WHAT THIS EXERCISE ASKS →
(1) In the passage on Wuyi tea making, on what are the leaves laid out for sun withering?
(2) Write the next part of the passage on Wuyi tea making, picking up after its last sentence.

EXTRACT TO READ →
↓↓↓

Picking : Firstly a word on seasonality : it is possible to buy Spring, Summer & Autumn teas from Wuyi but the Spring season is considered to produce the best teas.  Something to note here is that although the tea is picked in Spring it will not be ready until much later in the year [possibly around September or October - more on this later].  Walking through the Zheng Yan area it is clear that there are no boundaries between the areas owned or managed by different farmers so it is important that, at the picking stage, the pickers are guided to the right bushes and the initial picking is overseen to ensure that standards are adhered to and maintained.  Mr Wu shared with us that the traditional picking standard of roughly 3-4 leaves with stalks [as demand for Yan Cha grows there will inevitably be variations in picking standards for more commercial grade teas from outside the Zheng Yan area].  The time of picking in the Zheng Yan area is late April - Mr Wu informed us it was usually around the 28th but this year it was one week later in early May - the picking in the  outer areas seems to start earlier - of course it is weather dependent across the areas as in all tea growing regions.  

Once the tea is picked it must be rushed back to the village or the place of processing as quickly as possible - more on this later! 

Withering : When the leaves reach the point of processing you will observe that the initial processing steps are the same as for other Oolong teas.  The leaves undergo sun withering either on bamboo trays or on large pieces of cloth spread on the ground.  This important step is closely monitored - too much sun can burn the leaves, over-withering can result in the leaves becoming over-wilted and un-usable.   During this careful balancing act the leaves may be brought inside where they are stored in bamboo trays on shelves [an internal environment is much easier for the tea maker to control.]  As you can imagine every day is different and the tea maker must observe and question many factors including the conditions on the day of picking and the quality and condition of the leaf itself.  On the first day of our visit to the area there was little processing due to heavy rains the day before - on days such as this harvesting will be avoided.  On the second day it was sunnier and we could observe how those in charge manually touched and turned the leaf.   It is this 'touch' and the regular observations that inform the tea master when the leaves are sufficiently softened by wilting and ready to pass to the next stage.

↑↑↑

DATA SUPPLIED →
↓↓↓

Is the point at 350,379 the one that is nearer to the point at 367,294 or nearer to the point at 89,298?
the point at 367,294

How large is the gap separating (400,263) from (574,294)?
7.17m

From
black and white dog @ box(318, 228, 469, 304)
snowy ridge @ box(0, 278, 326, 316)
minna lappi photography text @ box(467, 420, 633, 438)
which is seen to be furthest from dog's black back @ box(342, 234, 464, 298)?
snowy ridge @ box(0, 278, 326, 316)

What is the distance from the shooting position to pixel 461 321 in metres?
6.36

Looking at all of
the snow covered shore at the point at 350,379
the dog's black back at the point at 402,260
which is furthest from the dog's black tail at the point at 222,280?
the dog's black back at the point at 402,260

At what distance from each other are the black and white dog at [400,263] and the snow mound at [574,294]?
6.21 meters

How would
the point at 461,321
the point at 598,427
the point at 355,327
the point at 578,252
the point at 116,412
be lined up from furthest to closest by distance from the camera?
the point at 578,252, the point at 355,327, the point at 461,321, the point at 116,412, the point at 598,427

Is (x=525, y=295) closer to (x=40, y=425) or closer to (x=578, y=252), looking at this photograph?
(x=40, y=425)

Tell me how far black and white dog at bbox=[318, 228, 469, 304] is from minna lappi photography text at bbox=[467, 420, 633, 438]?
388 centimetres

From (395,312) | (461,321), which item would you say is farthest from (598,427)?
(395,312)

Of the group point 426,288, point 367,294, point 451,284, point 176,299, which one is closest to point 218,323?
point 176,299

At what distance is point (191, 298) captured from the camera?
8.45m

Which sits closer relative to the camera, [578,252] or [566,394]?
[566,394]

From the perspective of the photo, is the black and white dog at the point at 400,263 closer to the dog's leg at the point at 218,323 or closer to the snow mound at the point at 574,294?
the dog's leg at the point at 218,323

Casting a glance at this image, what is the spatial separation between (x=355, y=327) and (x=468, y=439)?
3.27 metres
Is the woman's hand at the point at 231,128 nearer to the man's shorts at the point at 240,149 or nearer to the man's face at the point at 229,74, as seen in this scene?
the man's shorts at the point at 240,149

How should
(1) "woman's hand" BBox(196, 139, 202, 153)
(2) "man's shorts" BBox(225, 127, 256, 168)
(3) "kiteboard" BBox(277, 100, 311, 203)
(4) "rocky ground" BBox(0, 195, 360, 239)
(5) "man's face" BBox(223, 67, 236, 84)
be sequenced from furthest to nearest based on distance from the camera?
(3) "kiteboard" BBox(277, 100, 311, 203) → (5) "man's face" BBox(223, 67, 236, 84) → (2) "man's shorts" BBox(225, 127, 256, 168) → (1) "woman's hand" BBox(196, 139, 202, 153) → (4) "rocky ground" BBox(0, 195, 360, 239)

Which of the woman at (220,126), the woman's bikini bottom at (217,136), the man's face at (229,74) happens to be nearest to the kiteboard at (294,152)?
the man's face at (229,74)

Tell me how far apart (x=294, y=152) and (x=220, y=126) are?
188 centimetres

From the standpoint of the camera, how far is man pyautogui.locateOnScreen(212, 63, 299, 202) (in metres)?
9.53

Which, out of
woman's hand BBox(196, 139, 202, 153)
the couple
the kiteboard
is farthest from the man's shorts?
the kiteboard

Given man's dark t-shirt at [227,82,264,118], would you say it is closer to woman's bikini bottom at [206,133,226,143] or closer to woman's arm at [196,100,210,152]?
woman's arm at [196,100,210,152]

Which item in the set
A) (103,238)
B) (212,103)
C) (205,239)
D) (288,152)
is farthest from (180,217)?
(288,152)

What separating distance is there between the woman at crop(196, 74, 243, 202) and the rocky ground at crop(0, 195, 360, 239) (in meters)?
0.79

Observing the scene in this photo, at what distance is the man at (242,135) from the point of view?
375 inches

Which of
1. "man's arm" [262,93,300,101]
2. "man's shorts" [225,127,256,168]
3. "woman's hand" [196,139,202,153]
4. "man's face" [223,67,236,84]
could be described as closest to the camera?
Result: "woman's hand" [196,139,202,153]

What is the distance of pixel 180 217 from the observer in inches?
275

↑↑↑

ANSWERS BY TASK →
(1) On bamboo trays or on large pieces of cloth spread on the ground.

(2)
Bruising : This is a key step in the hand processing of teas.  With handmade teas this very manual process further reduces the moisture content and breaks up the surface of the leaves, exposing the juices from the leaves to the air and promoting oxidation.   Again observation and 'feel' is important in this part of the process - we were told to look for a reddish border at the edge of the leaves - an indication that the tea is ready for the next step - but in reality this is a much more complex science - the exact time that this stage is stopped and the tea is considered appropriately oxidised is decided by the tea maker based on years of experience.  The tea maker will also use oxidation in the leaf as a way for tea to differentiate their teas - often a topic of discussion with tea makers - more on this below.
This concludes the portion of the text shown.